キチンとまとめ上げた黒髪、ちょい細めだけど黒い目。日本人的……とまではいわないが、イリス様たちに比べれば若干、アジア系な顔立ち。最近は食事環境が良くなったせいか、それなりに肉も付いてきている。誰だ……誰に似ている? んーとアイドルさんでいた気がするけど……うーん。そもそも俺、グラビアとかほとんど見なかったしな。まあ、俺には正直、まだまだ子供にしか見えないわけだけど。
「さて……セタシュア……何があったか話してもらおうか」
「……」
「ああ、もう、別に彼女が悪いことをしたと決まっているわけじゃないんですから、そんな言い方をしたら」
「うむ、そうだな」
「セタシュア。えーと。昨日今日……いや、最近、何か変わったことはなかった?」
「御主人様が御倒れになりました」
「うん、ああ、そうだね。いや、キミ自身に……何かなかったかな?」
セタシュアは……何を聞かれているのか良く判らないのか、若干すでに泣きそうだ。まあねぇ。やっと馴れてきたところだったからなぁ。こういう詰問系は厳しいよな。
「わ、私に……です、か?」
「うん、何かこう、やりとげた! とか、やってやった! とか、これはスゴイ! とか、そういうのとか、変わった! これは違う! とか、何か閃いたとか」
「モリヤ、何を言ってるのだ」
だってさー魔力について何一つ判ってないし、さらに言えば、溢れ出ているなんてことを知らないからこそ、こういう状況でも何一つ態度を変えてなかったわけで。
彼女は幼少時から奴隷として扱われていたらしいから、一般的な初等教育も受けていない。地頭が良い、賢いのでメイドの仕事は出来ているし、教えればいくらでも吸収しそうだ。
でも今は、まだ、無理だ。わかりやすいとはいっても。論理的に言葉を並べてもピンと来ないと思うのだ。

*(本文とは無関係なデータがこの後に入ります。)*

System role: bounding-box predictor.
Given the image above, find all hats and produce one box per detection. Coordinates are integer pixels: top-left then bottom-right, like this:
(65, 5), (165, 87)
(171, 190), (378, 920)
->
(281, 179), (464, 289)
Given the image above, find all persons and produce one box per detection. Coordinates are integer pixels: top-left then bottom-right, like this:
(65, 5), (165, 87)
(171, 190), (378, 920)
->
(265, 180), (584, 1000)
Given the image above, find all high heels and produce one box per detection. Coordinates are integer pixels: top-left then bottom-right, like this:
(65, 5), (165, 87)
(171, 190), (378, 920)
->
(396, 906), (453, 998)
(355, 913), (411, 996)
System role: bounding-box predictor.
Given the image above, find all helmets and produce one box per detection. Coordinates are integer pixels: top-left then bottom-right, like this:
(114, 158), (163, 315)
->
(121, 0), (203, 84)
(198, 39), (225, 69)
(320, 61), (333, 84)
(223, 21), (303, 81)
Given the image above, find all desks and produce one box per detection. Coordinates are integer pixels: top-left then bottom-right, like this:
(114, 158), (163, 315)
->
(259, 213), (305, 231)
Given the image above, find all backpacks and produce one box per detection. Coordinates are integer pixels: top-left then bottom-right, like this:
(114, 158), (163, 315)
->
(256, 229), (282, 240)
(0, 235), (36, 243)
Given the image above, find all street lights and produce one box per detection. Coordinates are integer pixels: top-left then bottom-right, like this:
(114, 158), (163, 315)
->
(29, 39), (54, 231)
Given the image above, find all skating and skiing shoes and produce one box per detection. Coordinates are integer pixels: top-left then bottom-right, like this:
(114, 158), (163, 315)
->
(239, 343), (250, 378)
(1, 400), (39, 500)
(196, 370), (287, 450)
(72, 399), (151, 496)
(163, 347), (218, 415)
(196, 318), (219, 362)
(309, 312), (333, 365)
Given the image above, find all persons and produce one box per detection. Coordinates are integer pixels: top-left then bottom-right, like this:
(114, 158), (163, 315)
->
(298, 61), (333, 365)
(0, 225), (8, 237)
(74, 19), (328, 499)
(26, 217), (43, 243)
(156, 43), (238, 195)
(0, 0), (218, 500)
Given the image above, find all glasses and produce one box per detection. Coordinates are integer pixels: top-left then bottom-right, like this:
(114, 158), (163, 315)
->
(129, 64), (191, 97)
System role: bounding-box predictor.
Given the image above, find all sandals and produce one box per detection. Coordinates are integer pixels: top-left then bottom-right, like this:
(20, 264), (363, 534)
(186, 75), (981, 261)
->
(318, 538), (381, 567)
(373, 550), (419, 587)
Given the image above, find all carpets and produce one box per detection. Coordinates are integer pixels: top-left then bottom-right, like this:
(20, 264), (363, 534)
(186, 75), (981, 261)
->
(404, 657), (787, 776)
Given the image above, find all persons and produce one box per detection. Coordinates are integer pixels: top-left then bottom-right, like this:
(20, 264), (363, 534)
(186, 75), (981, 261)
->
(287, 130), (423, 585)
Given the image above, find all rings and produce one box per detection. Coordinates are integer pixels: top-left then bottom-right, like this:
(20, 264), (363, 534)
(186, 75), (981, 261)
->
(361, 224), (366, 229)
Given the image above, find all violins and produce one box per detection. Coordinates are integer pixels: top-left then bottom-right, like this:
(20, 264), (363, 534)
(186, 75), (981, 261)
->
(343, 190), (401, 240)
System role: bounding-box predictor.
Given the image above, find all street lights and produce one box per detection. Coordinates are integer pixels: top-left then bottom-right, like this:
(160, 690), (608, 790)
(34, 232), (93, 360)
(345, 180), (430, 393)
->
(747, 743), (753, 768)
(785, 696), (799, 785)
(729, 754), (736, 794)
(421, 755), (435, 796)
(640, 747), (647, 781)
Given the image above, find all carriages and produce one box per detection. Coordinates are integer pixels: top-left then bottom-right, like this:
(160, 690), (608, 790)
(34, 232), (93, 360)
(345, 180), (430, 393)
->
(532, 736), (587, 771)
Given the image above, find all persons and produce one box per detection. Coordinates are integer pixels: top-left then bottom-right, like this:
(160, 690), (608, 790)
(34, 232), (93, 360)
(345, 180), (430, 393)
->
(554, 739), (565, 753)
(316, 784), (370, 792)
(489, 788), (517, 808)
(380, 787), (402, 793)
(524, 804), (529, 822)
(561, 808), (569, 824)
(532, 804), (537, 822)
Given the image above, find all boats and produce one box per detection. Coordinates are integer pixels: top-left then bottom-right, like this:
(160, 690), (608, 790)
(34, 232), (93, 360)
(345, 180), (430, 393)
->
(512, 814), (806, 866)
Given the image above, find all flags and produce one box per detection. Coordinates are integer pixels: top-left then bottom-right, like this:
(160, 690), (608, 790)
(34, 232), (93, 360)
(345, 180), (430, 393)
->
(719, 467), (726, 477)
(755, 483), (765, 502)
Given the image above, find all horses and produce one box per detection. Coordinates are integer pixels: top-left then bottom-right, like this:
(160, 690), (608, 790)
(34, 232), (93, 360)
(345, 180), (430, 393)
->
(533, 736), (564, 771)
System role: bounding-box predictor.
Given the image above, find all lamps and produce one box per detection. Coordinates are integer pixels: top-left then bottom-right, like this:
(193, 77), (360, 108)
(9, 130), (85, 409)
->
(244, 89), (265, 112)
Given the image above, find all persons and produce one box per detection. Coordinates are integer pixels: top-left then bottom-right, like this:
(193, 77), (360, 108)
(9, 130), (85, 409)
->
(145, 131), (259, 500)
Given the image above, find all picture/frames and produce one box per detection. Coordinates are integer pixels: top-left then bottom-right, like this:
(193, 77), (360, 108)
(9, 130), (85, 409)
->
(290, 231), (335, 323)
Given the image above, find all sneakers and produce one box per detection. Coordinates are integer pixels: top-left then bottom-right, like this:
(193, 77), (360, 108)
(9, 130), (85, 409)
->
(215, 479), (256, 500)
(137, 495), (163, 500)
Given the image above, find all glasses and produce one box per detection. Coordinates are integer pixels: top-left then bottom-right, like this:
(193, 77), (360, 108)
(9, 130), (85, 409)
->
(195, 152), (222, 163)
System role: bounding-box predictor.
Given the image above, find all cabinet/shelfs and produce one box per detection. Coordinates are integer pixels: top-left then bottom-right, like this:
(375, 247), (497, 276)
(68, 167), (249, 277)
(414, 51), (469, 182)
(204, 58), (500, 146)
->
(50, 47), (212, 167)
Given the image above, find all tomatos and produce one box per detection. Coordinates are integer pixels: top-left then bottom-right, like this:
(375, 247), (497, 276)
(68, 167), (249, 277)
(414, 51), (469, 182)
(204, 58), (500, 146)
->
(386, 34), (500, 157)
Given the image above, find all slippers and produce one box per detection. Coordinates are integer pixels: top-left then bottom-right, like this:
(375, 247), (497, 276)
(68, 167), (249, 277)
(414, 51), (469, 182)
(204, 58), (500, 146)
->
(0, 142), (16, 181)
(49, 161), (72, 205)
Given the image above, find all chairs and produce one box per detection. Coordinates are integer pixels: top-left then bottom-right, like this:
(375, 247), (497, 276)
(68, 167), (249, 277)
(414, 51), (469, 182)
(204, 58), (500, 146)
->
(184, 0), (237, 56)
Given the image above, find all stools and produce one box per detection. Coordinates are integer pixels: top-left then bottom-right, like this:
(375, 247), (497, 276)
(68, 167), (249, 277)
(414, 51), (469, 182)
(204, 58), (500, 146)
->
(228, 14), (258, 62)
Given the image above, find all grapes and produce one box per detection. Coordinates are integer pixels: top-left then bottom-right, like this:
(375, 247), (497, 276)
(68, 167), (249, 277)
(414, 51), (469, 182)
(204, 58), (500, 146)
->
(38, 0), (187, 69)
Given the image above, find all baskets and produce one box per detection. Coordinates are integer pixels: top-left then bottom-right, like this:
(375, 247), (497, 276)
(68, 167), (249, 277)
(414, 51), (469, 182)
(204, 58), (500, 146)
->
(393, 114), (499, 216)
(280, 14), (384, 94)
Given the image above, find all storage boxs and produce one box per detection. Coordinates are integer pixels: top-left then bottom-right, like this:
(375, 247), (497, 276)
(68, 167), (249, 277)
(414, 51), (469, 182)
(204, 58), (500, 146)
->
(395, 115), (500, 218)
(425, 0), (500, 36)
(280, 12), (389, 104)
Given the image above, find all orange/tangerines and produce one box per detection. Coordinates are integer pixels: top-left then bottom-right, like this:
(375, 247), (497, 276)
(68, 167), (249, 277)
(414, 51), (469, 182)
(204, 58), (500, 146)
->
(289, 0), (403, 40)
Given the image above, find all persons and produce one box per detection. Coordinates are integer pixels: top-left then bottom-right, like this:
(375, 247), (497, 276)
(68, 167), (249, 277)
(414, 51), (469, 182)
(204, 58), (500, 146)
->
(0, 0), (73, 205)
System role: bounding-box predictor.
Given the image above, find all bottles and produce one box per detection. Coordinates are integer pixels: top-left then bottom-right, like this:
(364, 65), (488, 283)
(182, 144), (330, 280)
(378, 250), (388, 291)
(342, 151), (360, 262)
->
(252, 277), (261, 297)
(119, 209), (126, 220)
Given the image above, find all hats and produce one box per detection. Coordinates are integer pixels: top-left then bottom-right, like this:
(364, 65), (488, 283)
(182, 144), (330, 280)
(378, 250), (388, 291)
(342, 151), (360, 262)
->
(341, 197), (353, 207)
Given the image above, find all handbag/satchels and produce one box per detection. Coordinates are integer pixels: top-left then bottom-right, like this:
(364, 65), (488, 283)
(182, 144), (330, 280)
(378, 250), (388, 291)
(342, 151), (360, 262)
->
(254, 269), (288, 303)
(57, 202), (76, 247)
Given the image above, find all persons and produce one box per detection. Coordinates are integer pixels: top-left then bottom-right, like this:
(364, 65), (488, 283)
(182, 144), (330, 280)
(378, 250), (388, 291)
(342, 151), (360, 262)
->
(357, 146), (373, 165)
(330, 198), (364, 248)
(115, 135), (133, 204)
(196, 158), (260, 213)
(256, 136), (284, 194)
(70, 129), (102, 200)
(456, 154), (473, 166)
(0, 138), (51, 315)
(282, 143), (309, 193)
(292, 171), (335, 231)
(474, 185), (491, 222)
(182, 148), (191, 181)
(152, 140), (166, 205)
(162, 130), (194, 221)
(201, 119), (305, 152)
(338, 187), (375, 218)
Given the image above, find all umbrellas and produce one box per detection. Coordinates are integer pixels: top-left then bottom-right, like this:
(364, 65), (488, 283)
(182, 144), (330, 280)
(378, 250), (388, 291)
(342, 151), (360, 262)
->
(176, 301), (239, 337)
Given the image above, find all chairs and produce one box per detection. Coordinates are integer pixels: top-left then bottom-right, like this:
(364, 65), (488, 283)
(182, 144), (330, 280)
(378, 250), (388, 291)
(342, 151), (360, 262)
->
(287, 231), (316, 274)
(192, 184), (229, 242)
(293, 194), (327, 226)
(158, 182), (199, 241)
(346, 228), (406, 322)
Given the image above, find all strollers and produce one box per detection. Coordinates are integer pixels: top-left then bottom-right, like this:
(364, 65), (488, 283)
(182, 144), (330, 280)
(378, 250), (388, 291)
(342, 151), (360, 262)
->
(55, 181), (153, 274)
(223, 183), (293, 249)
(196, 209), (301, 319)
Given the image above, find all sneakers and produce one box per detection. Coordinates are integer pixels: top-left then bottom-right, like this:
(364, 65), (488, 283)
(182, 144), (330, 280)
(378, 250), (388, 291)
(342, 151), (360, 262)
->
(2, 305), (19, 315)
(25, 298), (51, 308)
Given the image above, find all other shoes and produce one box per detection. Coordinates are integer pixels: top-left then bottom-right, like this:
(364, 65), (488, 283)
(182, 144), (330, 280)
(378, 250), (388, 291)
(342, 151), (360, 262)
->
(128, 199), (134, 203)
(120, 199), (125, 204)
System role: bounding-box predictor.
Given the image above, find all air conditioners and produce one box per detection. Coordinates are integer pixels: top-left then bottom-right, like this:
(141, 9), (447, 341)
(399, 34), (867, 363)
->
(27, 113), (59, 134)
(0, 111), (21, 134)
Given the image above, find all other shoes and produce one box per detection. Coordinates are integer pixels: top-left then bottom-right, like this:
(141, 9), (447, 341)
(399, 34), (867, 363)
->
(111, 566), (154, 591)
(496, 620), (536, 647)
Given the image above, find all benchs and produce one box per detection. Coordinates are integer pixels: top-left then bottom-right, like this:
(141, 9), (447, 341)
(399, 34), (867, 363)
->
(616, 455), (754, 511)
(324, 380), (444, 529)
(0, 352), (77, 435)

「あの……先ほどまで、自分は部屋で寝ていたのですが、なんとなく、御主人様が起きられるような気がして、前室に入りました。あの、その予想が当たったときに、スゴイ、よかったって……思い……ました」
ああ、そりゃそうか。深夜だし、やっぱり、前室にいたのはおかしいと思ったんだよね。
「そういうのは初めて?」
「は、はい、あの……」
「続けて」
「前から、あの、なんとなくうっすらと……御主人様が呼ばれているかも……と思って部屋に来ることはありました。でも、昨日のはもの凄くハッキリとしてました」
「そうか。判った。それは、魔力による感知、予知、予感の能力が上がっているから起こったのだと思う」
「……」
「セタシュア……貴方、なんとなく自分が光っている感じがしないか?」
「は、はい、なんだか、変な……自分の手が白く見える様な……」
「いつから?」
「その、御主人様の部屋へ来る時に初めて気付きました」
「それは貴方の中の魔力があふれ出している状況なのだ。そしてその現象は普通に生活していては現れない。昨日、何をしたか覚えてるか?」
「え……あの……御主人様が起きられたので、お湯とタオル、着替えを用意して……その後、御主人様がお食事をなさってファラン様の御部屋に向かわれたので、掃除、洗濯をして部屋を整えていたら……また、御主人様が御倒れになったということで、前室待機していたのですが、朝まで目が覚めないのでは? ということでしたので、自分の部屋に戻り休みました」
「そう……か。そう考えると、モリヤとほぼ一緒にいなかったわけだな?」
「は、はい、昨日はそうでした」
「ね? 俺は何も出来ませんよ?」
そんな、なんていうか、14歳の女の子に手を出した的なそんな危ないこと、日本人として出来るわけが無い。というか、前の世界で未成年に手を出して人生終わったヤツラがどれだけいたことか。奴隷だからそういうことをしてもいいのかもしれないけどさ。って、こっちの世界、非接触だった。触っちゃダメだ。
俺、元々ロリではないしな。セタシュアが成長して……うーん。大人の女になったら……っていや。モリヤ隊の人たちみたいになったら……ちょっと。うん。アレは大人になりすぎか。うむ。
あれ? 俺の好みは二十代後半のハリウッド女優系……だったよね? うん、そのはず。しゅっとした人がいいのだ。あれ? この仕事、職場……理想郷じゃね? 理想郷……のハズなのに。なのに。
主にノルド隊の外見は異国美人、中身はオバはんの方々のせいで、理想のタイプが効果を失い始めている? なんてこった!
問題は、以前と同じように、ロリ&年下は×。日本の婚活系肉食女子はトラウマ有り。熟女もイマイチ。そんななのに! ここに、異国美人も加わってしまったら、俺は、何を、目的に生きてゆけば良いのか……。
まあ、そもそも、そういうのに淡白なんだよな。ハーレム野望とか無かったし。社長になって、成り上がってとか、一切考えなかったなー。